▸ **Exercise**
Rewrite the material below with "viewpoint" in place of each "camera", changing nothing else, and leave the pictures out of your answer.

▸ **Material for this exercise**
^^^^^^^^

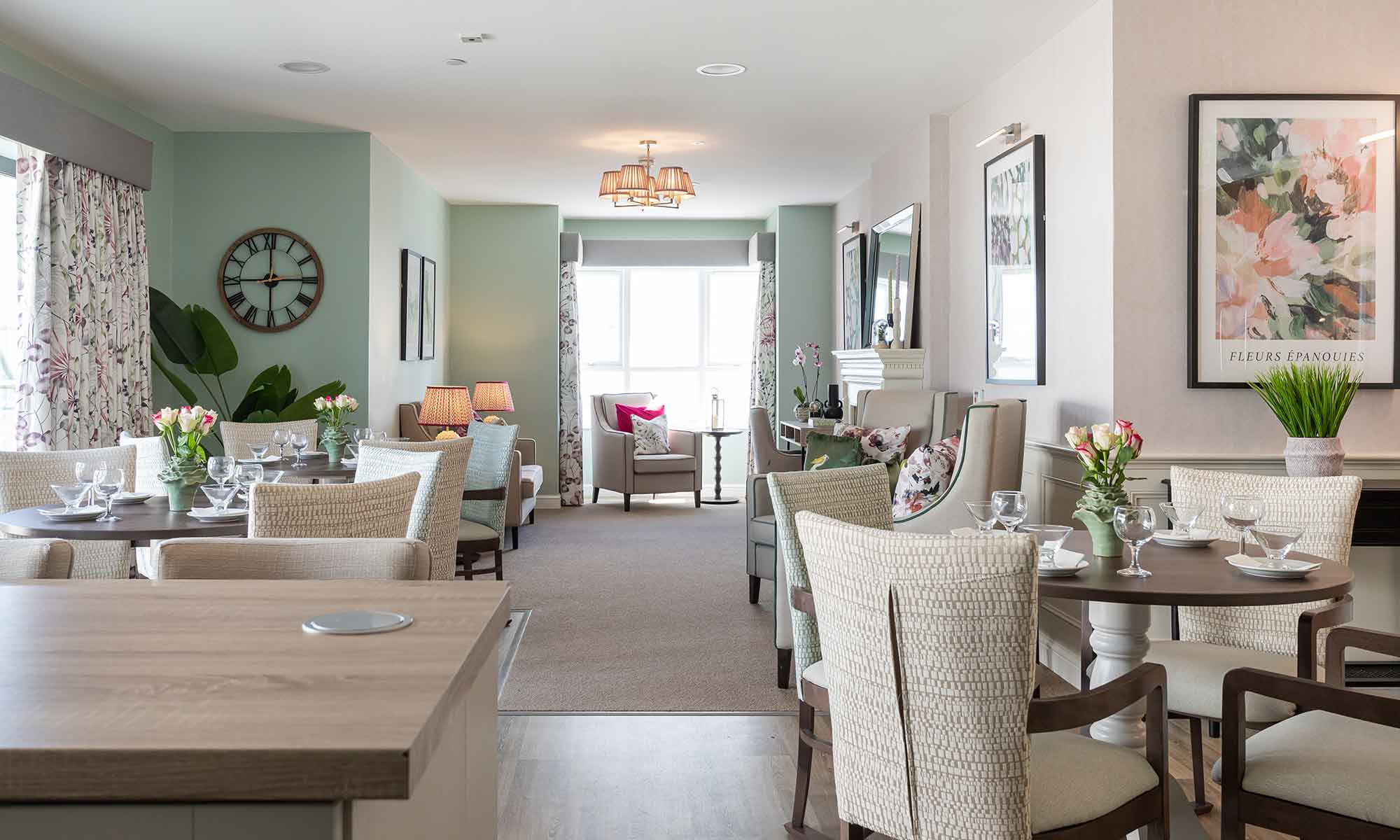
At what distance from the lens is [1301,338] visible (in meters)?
3.99

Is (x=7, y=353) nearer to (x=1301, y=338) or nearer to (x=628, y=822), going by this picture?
(x=628, y=822)

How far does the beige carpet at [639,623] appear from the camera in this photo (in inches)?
156

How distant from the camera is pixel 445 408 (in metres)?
7.28

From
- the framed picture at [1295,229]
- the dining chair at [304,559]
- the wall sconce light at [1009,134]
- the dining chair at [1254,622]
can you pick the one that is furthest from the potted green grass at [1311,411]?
the dining chair at [304,559]

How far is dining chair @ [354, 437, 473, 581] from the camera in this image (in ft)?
10.9

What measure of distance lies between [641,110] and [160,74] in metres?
2.36

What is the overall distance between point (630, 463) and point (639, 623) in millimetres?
4139

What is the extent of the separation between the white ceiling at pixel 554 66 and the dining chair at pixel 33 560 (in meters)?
2.99

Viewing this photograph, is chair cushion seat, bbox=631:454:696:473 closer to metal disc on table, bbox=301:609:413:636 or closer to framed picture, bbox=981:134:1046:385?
framed picture, bbox=981:134:1046:385

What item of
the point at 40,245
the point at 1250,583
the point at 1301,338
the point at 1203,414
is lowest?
the point at 1250,583

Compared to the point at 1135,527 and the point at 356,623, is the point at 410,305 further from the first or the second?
the point at 356,623

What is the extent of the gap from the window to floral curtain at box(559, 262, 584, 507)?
918 mm

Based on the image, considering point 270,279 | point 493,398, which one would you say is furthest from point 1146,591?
point 493,398

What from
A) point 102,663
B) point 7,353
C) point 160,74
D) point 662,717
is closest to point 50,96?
point 160,74
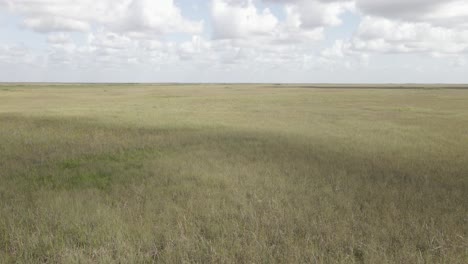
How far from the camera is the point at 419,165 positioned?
13.0 metres

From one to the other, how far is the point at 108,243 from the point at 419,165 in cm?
1096

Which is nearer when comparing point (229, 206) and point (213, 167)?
point (229, 206)

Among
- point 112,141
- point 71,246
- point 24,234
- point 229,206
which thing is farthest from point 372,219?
point 112,141

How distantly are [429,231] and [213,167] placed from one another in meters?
7.15

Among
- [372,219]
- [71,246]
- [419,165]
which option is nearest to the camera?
[71,246]

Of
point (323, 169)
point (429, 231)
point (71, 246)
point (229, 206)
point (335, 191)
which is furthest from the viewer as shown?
point (323, 169)

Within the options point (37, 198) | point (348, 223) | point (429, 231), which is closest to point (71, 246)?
point (37, 198)

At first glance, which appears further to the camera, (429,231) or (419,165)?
(419,165)

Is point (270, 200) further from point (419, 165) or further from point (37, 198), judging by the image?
point (419, 165)

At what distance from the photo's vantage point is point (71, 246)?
6105mm

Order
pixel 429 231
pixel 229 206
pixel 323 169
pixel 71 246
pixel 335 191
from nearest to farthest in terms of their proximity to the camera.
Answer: pixel 71 246 → pixel 429 231 → pixel 229 206 → pixel 335 191 → pixel 323 169

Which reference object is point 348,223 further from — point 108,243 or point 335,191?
point 108,243

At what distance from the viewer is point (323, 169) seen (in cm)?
1209

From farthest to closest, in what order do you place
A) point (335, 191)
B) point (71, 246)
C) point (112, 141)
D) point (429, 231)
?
1. point (112, 141)
2. point (335, 191)
3. point (429, 231)
4. point (71, 246)
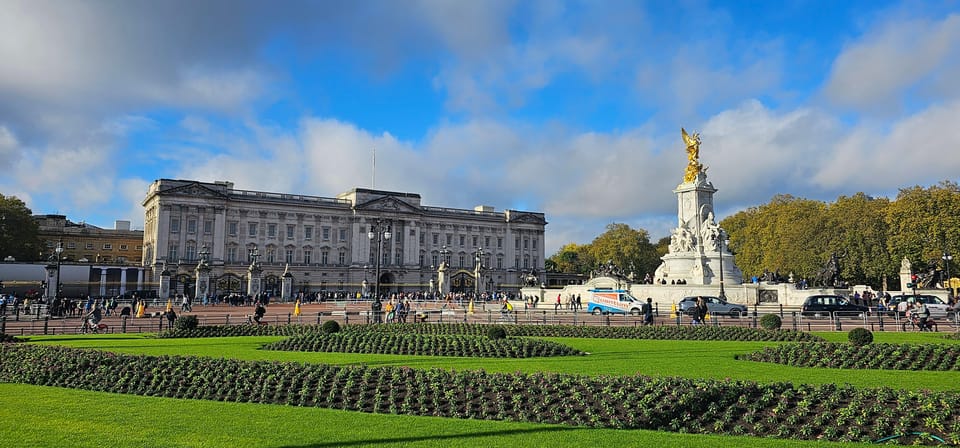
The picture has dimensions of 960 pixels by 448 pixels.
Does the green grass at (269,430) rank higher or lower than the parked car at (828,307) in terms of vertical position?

^^^^^^^^

▸ **Task result**
At what distance from the lens is [1301,338] visible (in meters)?
3.99

Is (x=7, y=353) nearer to (x=1301, y=338) or nearer to (x=628, y=822), going by this picture?
(x=628, y=822)

How far does the beige carpet at [639,623] appear from the viewpoint in this photo (in inches)?
156

How distant from the viewpoint is pixel 445 408 (in metres)?
7.28

From
- the framed picture at [1295,229]
- the dining chair at [304,559]
- the wall sconce light at [1009,134]
- the dining chair at [1254,622]
can you pick the one that is furthest from the potted green grass at [1311,411]?
the dining chair at [304,559]

How far is dining chair @ [354, 437, 473, 581] from the viewpoint in this image (in ft)?
10.9

What measure of distance lies between [641,110] and [160,74] in metres?
2.36

What is the overall distance between point (630, 463) and point (639, 623) in millimetres?
4139

What is the extent of the separation between the white ceiling at pixel 554 66 and the dining chair at pixel 33 560 (in meters)?
2.99

Viewing this photograph, is chair cushion seat, bbox=631:454:696:473 closer to metal disc on table, bbox=301:609:413:636 or closer to framed picture, bbox=981:134:1046:385?
framed picture, bbox=981:134:1046:385

What item of
the point at 40,245
the point at 1250,583
the point at 1301,338
the point at 1203,414
is lowest?
the point at 1250,583

Compared to the point at 1135,527 and the point at 356,623, is the point at 410,305 further from the first or the second?
the point at 356,623

What is the extent of the gap from the window to floral curtain at box(559, 262, 584, 507)?
918 mm

Based on the image, considering point 270,279 | point 493,398, which one would you say is furthest from point 1146,591?
point 493,398

What from
A) point 102,663
B) point 7,353
C) point 160,74
D) point 662,717
is closest to point 50,96?
point 160,74
How far from the viewpoint is the point at 419,165 positioned?
13.0 metres

From one to the other, how far is the point at 108,243 from the point at 419,165 in cm?
1096

Which is nearer when comparing point (229, 206) and point (213, 167)?
point (229, 206)

Among
- point 112,141
- point 71,246
- point 24,234
- point 229,206
which thing is farthest from point 372,219?
point 112,141

How distantly are [429,231] and [213,167] placed from one another in meters?
7.15

Among
- [372,219]
- [71,246]
- [419,165]
which option is nearest to the viewpoint?
[71,246]

Of
point (323, 169)
point (429, 231)
point (71, 246)
point (229, 206)
point (335, 191)
which is furthest from the viewer as shown?
point (323, 169)

Within the options point (37, 198) | point (348, 223) | point (429, 231), which is closest to point (71, 246)?
point (37, 198)

At first glance, which appears further to the viewpoint, (429,231) or (419,165)?
(419,165)

Is point (270, 200) further from point (419, 165) or further from point (37, 198), judging by the image?
point (419, 165)

At what distance from the photo's vantage point is point (71, 246)?
6105mm

Order
pixel 429 231
pixel 229 206
pixel 323 169
pixel 71 246
pixel 335 191
from nearest to farthest in terms of their proximity to the viewpoint.
Answer: pixel 71 246 → pixel 429 231 → pixel 229 206 → pixel 335 191 → pixel 323 169

Which reference object is point 348,223 further from — point 108,243 or point 335,191?
point 108,243

At what distance from the viewer is point (323, 169) seen (in cm)?
1209

From farthest to closest, in what order do you place
A) point (335, 191)
B) point (71, 246)
C) point (112, 141)
D) point (429, 231)
?
1. point (112, 141)
2. point (335, 191)
3. point (429, 231)
4. point (71, 246)
The picture has dimensions of 960 pixels by 448 pixels.
Does the green grass at (269,430) rank higher or lower than the parked car at (828,307) in terms of vertical position?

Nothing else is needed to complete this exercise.